I hope the film carries these questions and ideas lightly by offering a narrative account of Nim’s life, focused on what he did and what was done to him. For better or worse, the film is not overly concerned with abstract ideas or indeed the scientific issues that frame the initial language experiment. The testimony of the scientists in the film is given no more weight than those others who became Nim’s friend and observed him close up for long periods of time.
If there’s a hero in the story beyond its chimp protagonist, it might be Bob Ingersoll the pot-smoking Grateful Dead fan whom the scientists disregarded. Bob didn’t need signs to communicate with Nim and didn’t really care about the language debate at all. Bob never forsook Nim and once they re-connected after many years apart, he trusts him enough to casually stick his hand into Nim’s mouth as they played. Nim just bites down on the hand with calculated gentleness when he is perfectly capable of biting it clean off. As Bob recalls, Nim’s favorite sign wasn’t a begging sign after all, it was the sign he invented and had always used the most with us: “play” and it meant “let’s play together.”

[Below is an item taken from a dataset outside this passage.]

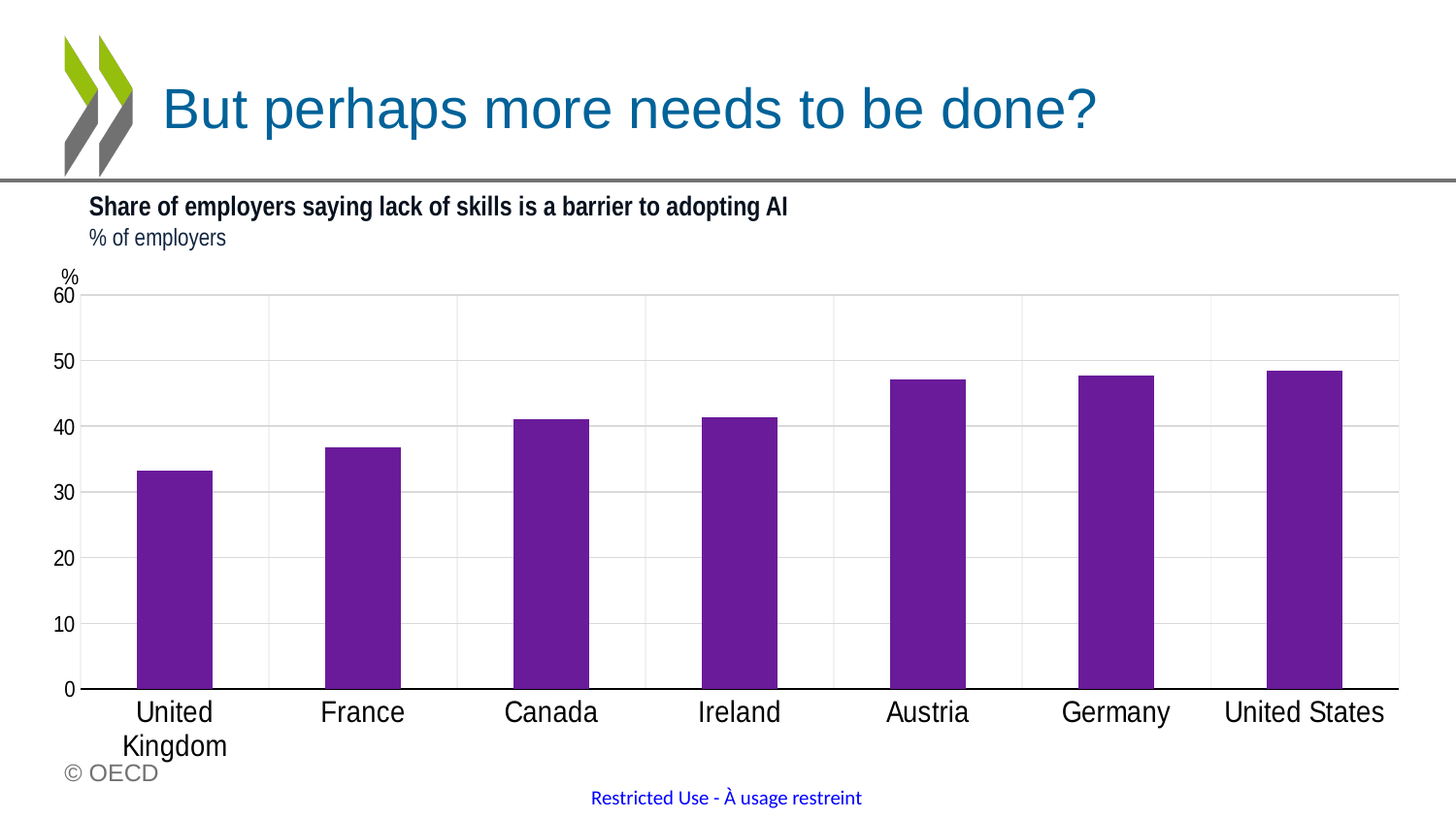
Which has a higher value, France or Canada? Canada Is the value for Austria greater or less than 50? less What is the title of the chart? Share of employers saying lack of skills is a barrier to adopting AI How many countries are shown on the x axis of the chart? 7 Which country has the lowest share of employers saying lack of skills is a barrier to adopting AI? United Kingdom Is the value for Canada greater or less than 40? greater Do the values rise or fall moving from left to right along the x axis? rise What kind of chart is shown on the slide? bar chart Is the value for the United Kingdom greater or less than 40? less Which has a higher value, the United Kingdom or Austria? Austria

After I finished my work, I was still vexed about the propriety of the final statement we hear in the film which posits the idea that chimps have a capacity, and indeed an instinct, for forgiveness. I didn’t want to insult Nim with another misleading human projection after so many others had negatively impacted his life. But I realized that the film had already discovered many examples of Nim’s forgiving nature and the person offering the statement, a research vet who by his own admission had caused much suffering and pain to chimpanzees in the name of science, seems well-qualified to know. At this point in the story, he’s also the most in need of — and deserving — of the animal’s grace.